Boletim do Sefras - Quais as diretrizes da Pastoral?
Betinho
- A Pastoral é fundamental, não só para atendimento externo, mas como orientação interna. Percebe-se que a própria Igreja precisa de mais ferramentas: de comunicação, informação, de reflexão - teológica, antropológica, sociológica - e conhecer mais os desafios da sexualidade humana. Porque a Aids não traz uma enfermidade. Ela traz no bojo, na essência dela, muitos fenômenos que eram escondidos pela sociedade, pela Igreja, pela comunidade, pelo Estado e que, de repente, booom! E veio, então, a pergunta: "O que a gente faz com tudo isso, que já acontecia, e todo mundo escondia sob o tapete?" E aí: vamos trabalhar esses desafios humanos de nosso mundo contemporâneo ou vamos culpar o ser humano, à imagem e semelhança de Deus?. A Pastoral, então, trabalha com acolhida, serviço e atua muito na prevenção. Uma prevenção, obviamente, dentro da diretrizes da CNBB, respeitando a Medicina. Não se contrapondo com o que a Medicina diz, mas mostrando que é possível várias formas de prevenção. E não unicamente através do preservativo. Olha como é diferente a conotação. Eu posso ser feliz tendo uma parceira única. Eu posso ser feliz sendo fiel. Se não houver essa possibilidade, não cabe à Igreja fazer o julgamento. Existe os métodos sanitários de prevenção. Agora, isso vai fazer com você tenha uma vida plenamente feliz? Então, em vez de você falar "use camisinha", você traz ela para a reflexão do que realmente é uma vida saudável.

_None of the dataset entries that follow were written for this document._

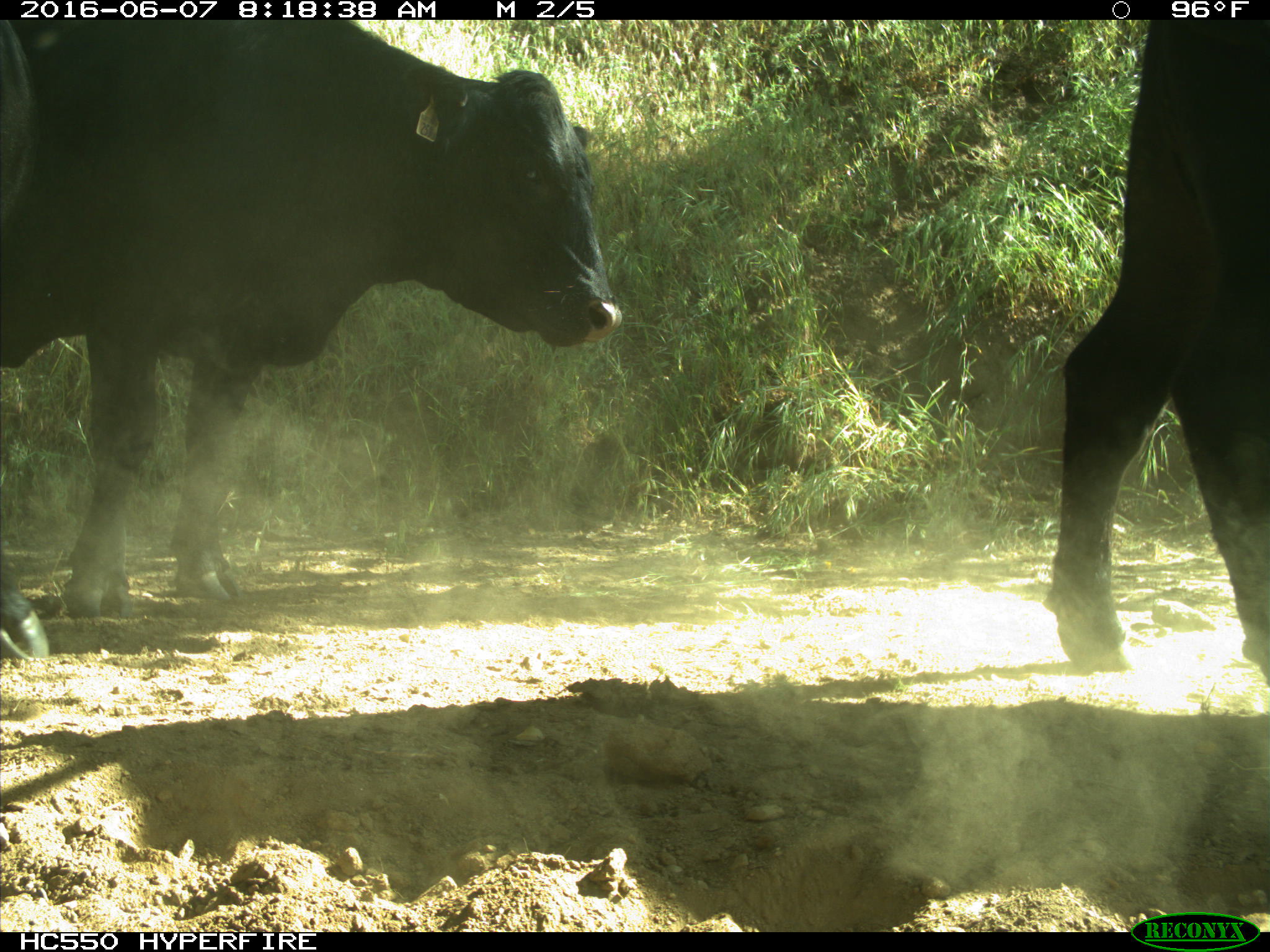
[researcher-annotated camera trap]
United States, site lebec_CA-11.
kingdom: Animalia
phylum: Chordata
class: Mammalia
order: Artiodactyla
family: Bovidae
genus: Bos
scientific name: Bos taurus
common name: domestic cow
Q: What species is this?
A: Bos taurus (domestic cow).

Boletim do Sefras - Esse trabalho seu na Pastoral é voluntário?
Betinho
- Sim, é um serviço. A Pastoral não tem um trabalho de atendimento na base, mas de fomentar comunidades católicas ou cristãs de boa vontade de atuar junto à comunidade. Se a Pastoral daqui a alguns anos continuar irradiando, ela vai chegar aos rincões onde o Estado não chega. O Brasil tem cinco mil e pouco municípios. No programa de Aids, tínhamos até o ano passado, 200 programas e agora foi para 400. Está alcançando 10% de todos os municípios do Brasil. Agora, com certeza, nos cinco mil municípios tem ao menos uma capelinha. Quer dizer, a Igreja está nos lugares mais afastados do Brasil e ela tem força de articular, através dos regionais. Mas a gente precisa do apoio de congregações, de abadias, de conventos, dioceses e colégios. E não é financeiro, não, mas de boa vontade. O curioso é que a Pastoral nem mexe com dinheiro. Ele trabalha com material informativo. Mas que aquela paróquia, aquela comunidade, fala: "olha, eu me interessei, tenho um grupo de jovens aqui e eles querem trabalhar". Imediatamente nós providenciamos a capacitação. Está criado um agente multiplicador naquela comunidade. É um trabalho fantástico.

Boletim do Sefras - O que você diria para quem se descobre hoje um soropositivo?
Betinho
- O impacto do resultado positivo em uma pessoa com o vírus continua o mesmo de antigamente. A diferença é que depois ela se adapta a viver com a Aids. Antes a pessoa só via a possibilidade iminente de morte. Mas hoje não morre, em tese. É claro, se a pessoa não se tratar, vai do mesmo jeito. Eu diria para as pessoas que façam o teste de HIV sem nenhuma reserva e que não se culpem. A culpa, acredito, é pior do que o vírus HIV. Deus nos deu a vida para viver em abundância. Ele fala para que todos tenham vida. Ele não fala para que "bonzinhos" tenham vida. Se nós temos dores e sofrimentos, isso não é dado por Deus. Isso é conseqüência dos desafios humanos, do período histórico que vivemos. Deus está aberto para acolher como um Pai acolhe um filho, lembrando as parábolas do Filho Pródigo e do Bom Samaritano. Quem tiver o resultado positivo, deve aceitar a sorologia e ver o que se tem a fazer para continuar vivendo exatamente do jeito que se vivia. Com a mesma qualidade, perspectiva, com a mesma garra e determinação. E se for difícil no começo, procure ajuda especializada.